What a day for sailing this would be! The wind is blowing across the bay from the West, so there would be no need to tack against it to gain the Islands on the horizon or run before it to return. Later it will shift to its customary southwest breeze. The sky is free of haze or cloud, and the air is clean and bright. Ospreys soar along the bluff and call out in the wind. How my earthbound feet want to fly across the waves with a sail for wings.
There is a curious craft with a red sail making its way toward the west end of the Cape Cod Canal as I write. She's made of wood - that much is clear through the scope by the great picture windows facing the bay - but her sail is stiffened throughout with stays like those of a Chinese Junk. There actually is, or was, a Junk that sailed the waters of Buzzards Bay when I was growing up. There are sloops and yawls among the pleasure craft today, and on very windy afternoons the windsurfers dance across the waves like skipping stones. Later today I may see a great rainbow-hued spinnaker billowing before the mast of some inbound vessel.
To my mind there are not enough sailing craft in the bay today for such a glorious late summer Sunday. Some of the best sailing weather is yet to come, in autumn wind with the whitecaps foaming, but today would be a day to savor summer to the dregs with the wind in my face and the blue water sparkling alongside.

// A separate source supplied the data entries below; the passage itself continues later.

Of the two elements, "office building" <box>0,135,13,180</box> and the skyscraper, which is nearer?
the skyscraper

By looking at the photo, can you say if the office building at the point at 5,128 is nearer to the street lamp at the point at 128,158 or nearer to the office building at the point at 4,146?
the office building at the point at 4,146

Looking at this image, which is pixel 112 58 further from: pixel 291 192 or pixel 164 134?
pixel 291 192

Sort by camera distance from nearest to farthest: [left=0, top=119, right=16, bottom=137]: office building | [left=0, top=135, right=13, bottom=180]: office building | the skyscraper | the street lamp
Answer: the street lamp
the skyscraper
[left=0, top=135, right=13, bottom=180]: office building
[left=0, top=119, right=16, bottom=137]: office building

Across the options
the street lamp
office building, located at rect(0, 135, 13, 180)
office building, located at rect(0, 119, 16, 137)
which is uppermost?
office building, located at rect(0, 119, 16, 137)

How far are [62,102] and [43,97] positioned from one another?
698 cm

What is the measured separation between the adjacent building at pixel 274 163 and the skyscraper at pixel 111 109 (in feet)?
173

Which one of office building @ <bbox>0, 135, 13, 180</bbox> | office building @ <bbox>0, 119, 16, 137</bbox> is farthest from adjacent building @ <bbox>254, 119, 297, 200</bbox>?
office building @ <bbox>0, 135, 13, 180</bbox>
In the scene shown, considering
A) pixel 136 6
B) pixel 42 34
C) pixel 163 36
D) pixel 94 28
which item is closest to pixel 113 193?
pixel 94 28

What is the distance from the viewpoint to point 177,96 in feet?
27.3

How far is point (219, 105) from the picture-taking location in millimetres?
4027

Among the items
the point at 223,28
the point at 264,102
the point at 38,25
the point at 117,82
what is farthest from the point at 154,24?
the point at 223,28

Tonight, if the weather holds, I'll bring the children down to the beach and into the water to swim as we watch the stars. Maybe there will still be phosphorus glowing around us as there were earlier in summer. Maybe the pale face of Jupiter will leave a shining path on the face of the water.
My Great Great Aunt Kate, so I am told though she died when I was still an infant, had a favorite psalm for days like these:
"This is the day that the Lord hath made. Let us rejoice and be glad in it!"
Such days as these are "Aunt Kate Days".